## EXTRACT TO READ
****

Business Management Programme
2022-2023 Semester 2 Case Report (Final Assessment)

Module Code : ACY6118
Module Title : Corporate Governance and Compliance
Date and Time : 3:00PM, 22-25 April 2023
Time Allowed : 3 days

Answer Book

Student Name Programme MBM
Student
ID No. p Group L-01

Question Marks
1
2
3
4
Total

Word count:
Answer ALL Questions in NOT more than 2,500 words, Total marks are 100 marks

Please answer the relevant questions in the space provided.

(1) Before John Stumpf’s resignation on 12 October 2016, discuss what type of corporate governance model that Wells Fargo might belong to? Explain the characteristics of this specific type of corporate governance model. (10 marks)

[End of Question, Total for Question 1: 10 marks]

(2) Explain each of the following corporate governance problems then faced by Wells Fargo. If Wells Fargo is a Hong Kong incorporated company listed on the Main Board of The Stock Exchange of Hong Kong Limited, discuss your recommended measures to tackle the said corporate governance problems with reference to the relevant Code Provisions of the Hong Kong Corporate Governance Code (Appendix 14 to the Main Board Listing Rules) (“CGC”) in order to achieve good corporate governance.

(a) John Stumpf’s dual role; (12 marks)

(b) Long tenures of directors; and (16 marks)

(c) Inactive board. (16 marks)

[End of Question, Total for Question 2: 44 marks]

(3) John Stumpf was walking away with US$133.1 million upon his resignation, including 2.4 million shares he accumulated while Carrie Tolstedt resigned and walked with a US$125 million payout. If a similar case occurs in Hong Kong, discuss:
(a) the terms of reference; and (12 marks)
(b) recommended measures (12 marks)

that you would recommend Well Fargo’s Board to form a Remuneration Committee for improvement of its excessive remuneration problem with reference to the relevant Code Provisions of the CGC.
(a) Terms of Reference

(b) Recommended Measures

[End of Question, Total for Question 3: 24 marks]

(4) Although a whistleblower hotline had functioned to notify Well Fargo’s senior management of potential violations, the ‘pressure-cooker’ environment of the bank had still maintained.

(a) Identify the alleged misconducts involved in the then banking business of Wells Fargo. (6 marks)

****

## INFORMATION SHOWN
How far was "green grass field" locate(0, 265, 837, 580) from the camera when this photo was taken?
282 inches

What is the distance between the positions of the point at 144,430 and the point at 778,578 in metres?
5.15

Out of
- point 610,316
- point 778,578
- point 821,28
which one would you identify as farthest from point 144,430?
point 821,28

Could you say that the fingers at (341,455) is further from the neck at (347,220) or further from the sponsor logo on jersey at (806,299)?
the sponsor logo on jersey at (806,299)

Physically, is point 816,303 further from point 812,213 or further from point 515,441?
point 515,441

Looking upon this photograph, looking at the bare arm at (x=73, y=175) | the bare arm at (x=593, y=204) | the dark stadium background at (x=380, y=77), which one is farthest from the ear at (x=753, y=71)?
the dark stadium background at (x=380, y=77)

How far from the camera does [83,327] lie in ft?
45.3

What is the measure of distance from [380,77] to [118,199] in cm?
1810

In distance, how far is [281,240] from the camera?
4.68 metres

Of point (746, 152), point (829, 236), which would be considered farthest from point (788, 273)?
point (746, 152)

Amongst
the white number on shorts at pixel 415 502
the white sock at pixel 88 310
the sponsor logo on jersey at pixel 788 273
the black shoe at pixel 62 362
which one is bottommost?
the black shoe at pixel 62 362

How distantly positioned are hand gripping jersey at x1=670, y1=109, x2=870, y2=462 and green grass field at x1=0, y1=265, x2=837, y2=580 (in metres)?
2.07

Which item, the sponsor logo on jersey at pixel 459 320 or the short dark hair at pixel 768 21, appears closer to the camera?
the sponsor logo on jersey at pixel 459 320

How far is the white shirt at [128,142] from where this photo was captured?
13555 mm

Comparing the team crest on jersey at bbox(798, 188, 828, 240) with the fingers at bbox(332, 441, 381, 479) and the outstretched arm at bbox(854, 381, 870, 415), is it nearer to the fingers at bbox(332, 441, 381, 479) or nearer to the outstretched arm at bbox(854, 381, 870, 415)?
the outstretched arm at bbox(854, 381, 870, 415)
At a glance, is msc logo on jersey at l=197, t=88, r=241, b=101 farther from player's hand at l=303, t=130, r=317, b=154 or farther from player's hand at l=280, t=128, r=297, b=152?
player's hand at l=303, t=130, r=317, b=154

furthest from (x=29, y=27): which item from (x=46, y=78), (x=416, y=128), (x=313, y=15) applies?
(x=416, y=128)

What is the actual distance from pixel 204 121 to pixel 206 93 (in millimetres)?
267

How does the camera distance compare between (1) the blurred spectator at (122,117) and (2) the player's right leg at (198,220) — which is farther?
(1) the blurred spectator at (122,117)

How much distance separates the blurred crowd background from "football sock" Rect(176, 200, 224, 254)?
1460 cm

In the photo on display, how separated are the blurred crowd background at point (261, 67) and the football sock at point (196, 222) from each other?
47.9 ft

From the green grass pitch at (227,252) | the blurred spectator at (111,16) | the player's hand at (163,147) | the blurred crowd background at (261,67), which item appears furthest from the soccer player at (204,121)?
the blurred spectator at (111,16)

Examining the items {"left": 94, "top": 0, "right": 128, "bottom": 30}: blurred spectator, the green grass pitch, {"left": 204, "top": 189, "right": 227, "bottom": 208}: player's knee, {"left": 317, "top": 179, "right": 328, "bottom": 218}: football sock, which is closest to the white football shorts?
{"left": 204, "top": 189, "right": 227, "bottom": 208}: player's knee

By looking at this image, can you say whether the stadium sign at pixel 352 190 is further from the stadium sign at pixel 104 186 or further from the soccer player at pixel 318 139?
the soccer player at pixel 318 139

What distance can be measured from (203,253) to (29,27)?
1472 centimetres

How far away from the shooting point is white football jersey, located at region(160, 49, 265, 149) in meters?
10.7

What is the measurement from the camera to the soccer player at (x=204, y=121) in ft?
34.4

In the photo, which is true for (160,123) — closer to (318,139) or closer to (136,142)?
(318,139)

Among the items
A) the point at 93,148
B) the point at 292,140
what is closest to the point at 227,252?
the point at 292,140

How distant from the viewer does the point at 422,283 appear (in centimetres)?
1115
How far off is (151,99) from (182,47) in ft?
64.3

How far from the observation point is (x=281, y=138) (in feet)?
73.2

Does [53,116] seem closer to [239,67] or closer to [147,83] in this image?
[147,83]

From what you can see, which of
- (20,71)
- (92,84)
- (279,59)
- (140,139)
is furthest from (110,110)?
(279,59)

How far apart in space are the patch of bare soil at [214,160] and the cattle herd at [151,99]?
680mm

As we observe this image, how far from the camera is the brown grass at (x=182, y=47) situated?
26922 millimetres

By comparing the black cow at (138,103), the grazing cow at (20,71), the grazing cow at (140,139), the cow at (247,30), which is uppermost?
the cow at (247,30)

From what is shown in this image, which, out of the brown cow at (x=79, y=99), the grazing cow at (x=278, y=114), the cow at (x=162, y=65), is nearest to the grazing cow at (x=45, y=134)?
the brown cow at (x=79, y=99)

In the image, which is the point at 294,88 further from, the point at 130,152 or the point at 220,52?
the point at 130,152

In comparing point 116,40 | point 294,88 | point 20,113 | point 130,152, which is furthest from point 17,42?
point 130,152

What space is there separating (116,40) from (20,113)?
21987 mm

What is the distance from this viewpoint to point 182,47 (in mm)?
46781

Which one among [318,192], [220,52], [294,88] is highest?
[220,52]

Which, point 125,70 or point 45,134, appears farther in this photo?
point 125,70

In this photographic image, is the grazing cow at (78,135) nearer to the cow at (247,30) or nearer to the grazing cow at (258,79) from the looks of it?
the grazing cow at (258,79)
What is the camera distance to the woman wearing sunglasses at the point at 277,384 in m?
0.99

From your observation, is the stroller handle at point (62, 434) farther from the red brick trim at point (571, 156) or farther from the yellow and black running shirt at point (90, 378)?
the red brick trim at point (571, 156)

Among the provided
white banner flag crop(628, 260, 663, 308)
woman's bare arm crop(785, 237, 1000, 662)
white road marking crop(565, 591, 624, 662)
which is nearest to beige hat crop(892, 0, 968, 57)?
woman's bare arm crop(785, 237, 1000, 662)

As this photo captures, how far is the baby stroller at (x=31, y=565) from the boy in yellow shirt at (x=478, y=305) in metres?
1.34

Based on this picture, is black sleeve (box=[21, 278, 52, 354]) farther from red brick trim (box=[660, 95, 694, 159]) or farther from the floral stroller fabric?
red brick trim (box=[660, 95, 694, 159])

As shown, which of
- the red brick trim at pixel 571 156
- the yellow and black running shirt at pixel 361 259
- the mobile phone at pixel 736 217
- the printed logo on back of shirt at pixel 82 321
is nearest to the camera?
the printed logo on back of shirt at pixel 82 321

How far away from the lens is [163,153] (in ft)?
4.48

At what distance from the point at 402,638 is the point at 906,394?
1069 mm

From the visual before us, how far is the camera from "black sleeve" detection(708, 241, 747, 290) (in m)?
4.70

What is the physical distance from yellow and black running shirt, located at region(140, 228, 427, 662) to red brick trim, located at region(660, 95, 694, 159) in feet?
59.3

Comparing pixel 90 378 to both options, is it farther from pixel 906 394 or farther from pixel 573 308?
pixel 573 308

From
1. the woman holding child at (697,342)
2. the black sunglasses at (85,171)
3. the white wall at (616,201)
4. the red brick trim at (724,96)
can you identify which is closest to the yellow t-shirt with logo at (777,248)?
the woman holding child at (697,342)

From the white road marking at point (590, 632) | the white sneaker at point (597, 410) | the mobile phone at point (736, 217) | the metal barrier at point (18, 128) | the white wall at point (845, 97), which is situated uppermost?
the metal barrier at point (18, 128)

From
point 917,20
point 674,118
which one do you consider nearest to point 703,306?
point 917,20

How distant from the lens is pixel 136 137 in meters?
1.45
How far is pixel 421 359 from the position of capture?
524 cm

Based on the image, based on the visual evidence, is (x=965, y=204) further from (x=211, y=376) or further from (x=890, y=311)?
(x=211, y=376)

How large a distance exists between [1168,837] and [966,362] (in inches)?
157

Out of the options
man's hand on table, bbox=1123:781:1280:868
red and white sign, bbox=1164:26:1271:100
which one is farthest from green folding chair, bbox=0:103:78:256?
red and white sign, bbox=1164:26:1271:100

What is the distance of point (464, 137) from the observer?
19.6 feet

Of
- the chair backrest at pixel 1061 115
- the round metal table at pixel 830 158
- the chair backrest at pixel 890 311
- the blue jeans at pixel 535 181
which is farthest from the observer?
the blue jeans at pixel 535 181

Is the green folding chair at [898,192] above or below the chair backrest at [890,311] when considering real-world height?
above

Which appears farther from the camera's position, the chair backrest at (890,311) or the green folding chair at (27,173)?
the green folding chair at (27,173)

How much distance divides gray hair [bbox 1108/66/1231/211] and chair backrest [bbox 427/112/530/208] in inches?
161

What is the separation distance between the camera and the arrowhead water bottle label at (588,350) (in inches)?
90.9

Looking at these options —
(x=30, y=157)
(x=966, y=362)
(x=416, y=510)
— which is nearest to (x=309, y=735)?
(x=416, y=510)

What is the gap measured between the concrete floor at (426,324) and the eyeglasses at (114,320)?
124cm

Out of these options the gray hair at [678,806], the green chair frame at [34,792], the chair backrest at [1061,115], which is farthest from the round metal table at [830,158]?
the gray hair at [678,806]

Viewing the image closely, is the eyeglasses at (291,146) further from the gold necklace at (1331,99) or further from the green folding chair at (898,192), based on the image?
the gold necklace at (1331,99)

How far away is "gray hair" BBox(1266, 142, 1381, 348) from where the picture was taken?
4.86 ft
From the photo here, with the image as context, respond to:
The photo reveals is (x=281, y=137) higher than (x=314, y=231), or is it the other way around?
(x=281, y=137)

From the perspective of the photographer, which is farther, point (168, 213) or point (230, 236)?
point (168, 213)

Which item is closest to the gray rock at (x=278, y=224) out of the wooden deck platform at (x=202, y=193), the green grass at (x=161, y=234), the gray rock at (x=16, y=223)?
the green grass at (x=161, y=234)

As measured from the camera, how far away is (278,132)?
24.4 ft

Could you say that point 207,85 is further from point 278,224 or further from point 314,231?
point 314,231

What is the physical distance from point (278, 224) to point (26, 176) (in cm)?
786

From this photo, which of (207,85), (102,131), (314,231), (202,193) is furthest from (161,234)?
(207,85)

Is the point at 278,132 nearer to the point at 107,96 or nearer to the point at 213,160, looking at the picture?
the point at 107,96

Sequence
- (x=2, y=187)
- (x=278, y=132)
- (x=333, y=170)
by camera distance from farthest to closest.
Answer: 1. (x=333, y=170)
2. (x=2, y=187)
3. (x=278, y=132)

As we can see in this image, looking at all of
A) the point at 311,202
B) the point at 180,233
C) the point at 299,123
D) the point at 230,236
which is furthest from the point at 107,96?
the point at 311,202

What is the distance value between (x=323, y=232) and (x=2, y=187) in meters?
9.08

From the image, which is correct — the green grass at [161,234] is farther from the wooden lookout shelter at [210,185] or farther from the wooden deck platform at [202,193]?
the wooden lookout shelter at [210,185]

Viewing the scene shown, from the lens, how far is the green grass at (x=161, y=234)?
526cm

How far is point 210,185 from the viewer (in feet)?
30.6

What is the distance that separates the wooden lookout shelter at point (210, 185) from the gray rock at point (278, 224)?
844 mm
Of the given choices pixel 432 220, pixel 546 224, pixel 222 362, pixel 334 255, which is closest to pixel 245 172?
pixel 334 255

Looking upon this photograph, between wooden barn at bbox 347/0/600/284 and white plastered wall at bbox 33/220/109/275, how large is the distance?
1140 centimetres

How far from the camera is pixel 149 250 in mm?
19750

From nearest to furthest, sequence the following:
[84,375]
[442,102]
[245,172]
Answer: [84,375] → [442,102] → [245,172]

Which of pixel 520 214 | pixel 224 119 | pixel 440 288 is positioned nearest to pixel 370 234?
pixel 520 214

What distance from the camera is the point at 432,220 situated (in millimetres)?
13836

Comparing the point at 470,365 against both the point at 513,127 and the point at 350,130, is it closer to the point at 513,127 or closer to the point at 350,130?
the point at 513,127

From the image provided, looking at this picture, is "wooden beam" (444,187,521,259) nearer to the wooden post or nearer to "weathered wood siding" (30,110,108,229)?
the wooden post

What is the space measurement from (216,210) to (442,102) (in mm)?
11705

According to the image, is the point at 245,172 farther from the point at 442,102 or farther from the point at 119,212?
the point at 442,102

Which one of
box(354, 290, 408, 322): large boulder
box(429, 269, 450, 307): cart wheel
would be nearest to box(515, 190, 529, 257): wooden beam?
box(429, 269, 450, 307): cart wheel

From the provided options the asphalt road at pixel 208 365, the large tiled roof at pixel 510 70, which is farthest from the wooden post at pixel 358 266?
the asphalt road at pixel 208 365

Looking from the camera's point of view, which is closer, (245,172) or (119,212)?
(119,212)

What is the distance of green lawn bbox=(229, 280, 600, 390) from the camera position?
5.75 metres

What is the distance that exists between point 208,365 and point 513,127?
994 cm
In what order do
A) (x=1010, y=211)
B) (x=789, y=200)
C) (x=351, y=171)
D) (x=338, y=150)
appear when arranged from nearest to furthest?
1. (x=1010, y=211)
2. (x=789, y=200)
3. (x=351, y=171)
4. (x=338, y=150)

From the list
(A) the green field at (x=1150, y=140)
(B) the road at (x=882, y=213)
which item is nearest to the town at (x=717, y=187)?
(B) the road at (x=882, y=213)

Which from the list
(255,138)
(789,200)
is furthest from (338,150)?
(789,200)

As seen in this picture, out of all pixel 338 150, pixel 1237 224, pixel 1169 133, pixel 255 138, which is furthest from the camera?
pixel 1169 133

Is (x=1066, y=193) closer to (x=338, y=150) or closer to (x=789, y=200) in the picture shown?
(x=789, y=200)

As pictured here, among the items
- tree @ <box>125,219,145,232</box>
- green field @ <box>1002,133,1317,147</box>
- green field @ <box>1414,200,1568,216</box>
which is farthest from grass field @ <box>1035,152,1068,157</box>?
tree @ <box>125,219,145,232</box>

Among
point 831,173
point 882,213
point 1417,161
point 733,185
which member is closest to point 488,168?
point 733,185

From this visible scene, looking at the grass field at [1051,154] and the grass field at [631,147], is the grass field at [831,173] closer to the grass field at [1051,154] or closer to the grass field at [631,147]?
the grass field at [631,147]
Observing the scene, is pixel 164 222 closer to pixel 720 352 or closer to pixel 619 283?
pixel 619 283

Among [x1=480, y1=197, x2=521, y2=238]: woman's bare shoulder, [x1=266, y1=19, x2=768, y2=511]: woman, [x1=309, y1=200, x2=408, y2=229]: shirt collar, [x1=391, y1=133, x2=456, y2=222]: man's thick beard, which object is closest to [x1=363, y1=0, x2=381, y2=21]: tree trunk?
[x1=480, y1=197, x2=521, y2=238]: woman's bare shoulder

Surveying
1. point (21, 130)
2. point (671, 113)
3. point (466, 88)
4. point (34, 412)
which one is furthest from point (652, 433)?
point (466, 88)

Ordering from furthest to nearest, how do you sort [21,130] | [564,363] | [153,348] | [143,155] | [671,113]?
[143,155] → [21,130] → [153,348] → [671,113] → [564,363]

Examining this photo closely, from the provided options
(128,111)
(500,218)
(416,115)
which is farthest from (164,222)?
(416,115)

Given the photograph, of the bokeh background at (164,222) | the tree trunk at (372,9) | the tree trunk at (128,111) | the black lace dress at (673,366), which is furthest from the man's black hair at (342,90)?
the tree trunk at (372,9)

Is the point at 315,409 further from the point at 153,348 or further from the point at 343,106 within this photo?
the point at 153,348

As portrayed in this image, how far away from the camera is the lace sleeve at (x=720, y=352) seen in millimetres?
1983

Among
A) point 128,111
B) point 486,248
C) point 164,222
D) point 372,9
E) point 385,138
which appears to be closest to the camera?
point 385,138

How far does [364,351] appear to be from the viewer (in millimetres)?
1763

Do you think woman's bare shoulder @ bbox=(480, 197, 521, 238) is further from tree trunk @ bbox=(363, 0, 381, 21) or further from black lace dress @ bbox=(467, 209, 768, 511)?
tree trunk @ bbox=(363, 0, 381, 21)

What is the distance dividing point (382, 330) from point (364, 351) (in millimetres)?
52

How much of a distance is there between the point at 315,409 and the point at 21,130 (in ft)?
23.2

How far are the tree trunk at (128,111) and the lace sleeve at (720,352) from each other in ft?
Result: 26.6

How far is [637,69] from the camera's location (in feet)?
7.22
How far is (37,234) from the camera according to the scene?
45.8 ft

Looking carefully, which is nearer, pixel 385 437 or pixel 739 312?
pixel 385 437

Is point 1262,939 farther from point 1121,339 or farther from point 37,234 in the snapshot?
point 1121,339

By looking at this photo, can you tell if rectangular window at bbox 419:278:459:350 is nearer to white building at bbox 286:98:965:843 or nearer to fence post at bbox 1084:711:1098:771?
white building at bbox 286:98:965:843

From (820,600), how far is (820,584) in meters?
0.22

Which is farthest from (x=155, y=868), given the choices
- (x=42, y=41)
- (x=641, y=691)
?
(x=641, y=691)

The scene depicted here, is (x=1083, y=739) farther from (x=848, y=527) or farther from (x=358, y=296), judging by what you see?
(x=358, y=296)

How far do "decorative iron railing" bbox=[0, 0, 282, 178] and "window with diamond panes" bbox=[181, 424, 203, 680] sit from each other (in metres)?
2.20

****

## TO-DO LIST
1. Reproduce the part of the exam paper between "(a) Terms of" and "had still maintained.", inclusive.
2. List each line of the listing that contains the word "grazing".

## ANSWERS FOR THE EXERCISE
1.
(a) Terms of Reference

(b) Recommended Measures

[End of Question, Total for Question 3: 24 marks]

(4) Although a whistleblower hotline had functioned to notify Well Fargo’s senior management of potential violations, the ‘pressure-cooker’ environment of the bank had still maintained.

2.
By comparing the black cow at (138,103), the grazing cow at (20,71), the grazing cow at (140,139), the cow at (247,30), which is uppermost?
From what is shown in this image, which, out of the brown cow at (x=79, y=99), the grazing cow at (x=278, y=114), the cow at (x=162, y=65), is nearest to the grazing cow at (x=45, y=134)?
In this photographic image, is the grazing cow at (78,135) nearer to the cow at (247,30) or nearer to the grazing cow at (258,79) from the looks of it?
the grazing cow at (258,79)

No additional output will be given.